The binding of RC to PSiMc can be modeled by saturation characteristics so that it follows straight lines in a logarithmic representation. The saturation curve for the GTA method might indicate a slight biphasic character as compared with the strictly monophasic behavior with the peptide method. The slope of the fitted line is about two times larger (12.0 nm) for the peptide method compared with the one found for the initial phase (5.0 nm) and almost the same as the second phase (13.6 nm) of the GTA method. Hence, it can be concluded that the binding affinity of the RCs to the peptide-coated PSi is about twice as large as to the GTA.

RC photochemistry

The overall electron transfer through the RC in living organisms and in reconstituted systems is coupled to the oxidation of cytochrome c2 (the native electron donor) on the donor side and to the redox cycle of quinones on the acceptor side of the protein. Direct optical detection of cytochrome photooxidation in the cytochrome cycle is a reliable method of tracking the steps of the RC photocycle [22, 23]. The oxidation of cytochrome c can be followed by the change in the spectra, i.e., the gradual decrease in the absorption mainly at 550 nm after every flash excitation.

Figure 7 shows the change in the cytochrome spectra after every flash excitation, induced by the immobilized RC. Inset of Figure 7 shows the spectra of the fully oxidized and fully reduced cytochrome for comparison. In control experiments, no spectral change could be observed when the RC/PSiMc complex was removed from the cuvette, indicating that illumination alone could not induce cytochrome c oxidation in the solution.

Figure 7
figure 7

Change in cytochrome c spectra in the aqueous medium induced by RC/PSiMc complex after light excitation. Inset: absorption spectra of oxidized and reduced cytochrome c.

Cytochrome c oxidation shows that the RC photocycle could be restored after reconstitution of the donor and acceptor sites with cytochrome c and UQ, respectively. Hence, the specific binding sites of the PSi-bound protein stayed accessible for these externally added agents.

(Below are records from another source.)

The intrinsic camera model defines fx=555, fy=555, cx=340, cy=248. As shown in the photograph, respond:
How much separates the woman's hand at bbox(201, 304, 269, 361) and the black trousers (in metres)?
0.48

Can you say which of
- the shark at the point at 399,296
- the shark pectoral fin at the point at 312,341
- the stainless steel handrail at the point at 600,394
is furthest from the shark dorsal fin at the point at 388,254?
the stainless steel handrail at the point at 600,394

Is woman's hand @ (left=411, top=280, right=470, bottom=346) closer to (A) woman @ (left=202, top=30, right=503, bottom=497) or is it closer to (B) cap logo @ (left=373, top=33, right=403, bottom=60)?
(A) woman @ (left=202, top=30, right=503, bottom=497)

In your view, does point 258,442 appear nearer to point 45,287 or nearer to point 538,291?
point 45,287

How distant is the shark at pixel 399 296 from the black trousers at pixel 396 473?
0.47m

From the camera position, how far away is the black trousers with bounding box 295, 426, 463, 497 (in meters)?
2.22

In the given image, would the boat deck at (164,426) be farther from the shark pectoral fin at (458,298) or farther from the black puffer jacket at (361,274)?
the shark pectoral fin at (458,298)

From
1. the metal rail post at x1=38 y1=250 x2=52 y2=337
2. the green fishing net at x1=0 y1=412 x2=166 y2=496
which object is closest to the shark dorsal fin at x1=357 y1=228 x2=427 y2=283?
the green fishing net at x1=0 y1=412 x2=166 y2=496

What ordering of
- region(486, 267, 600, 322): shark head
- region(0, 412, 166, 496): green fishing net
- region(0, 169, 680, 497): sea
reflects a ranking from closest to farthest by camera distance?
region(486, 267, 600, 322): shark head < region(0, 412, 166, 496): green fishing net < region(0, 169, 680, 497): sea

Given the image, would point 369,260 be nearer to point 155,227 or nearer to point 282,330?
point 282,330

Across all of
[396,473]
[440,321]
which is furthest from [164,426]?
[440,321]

Successful infiltration of reaction center into PSiMc photonic structure and the retention of its photochemical activity were demonstrated. After reconstitution of the donor and acceptor sites, the RC photocycle was also restored, i.e., the accessibility of the secondary quinone site and of the cytochrome binding site was not blocked in the PSiMc matrix. This functional integrity is promising in terms of further research into the properties and applicability of this photo excitable semiconductor biophotonic material containing the photosynthetic reaction center, an exceptionally efficient natural light harvesting system.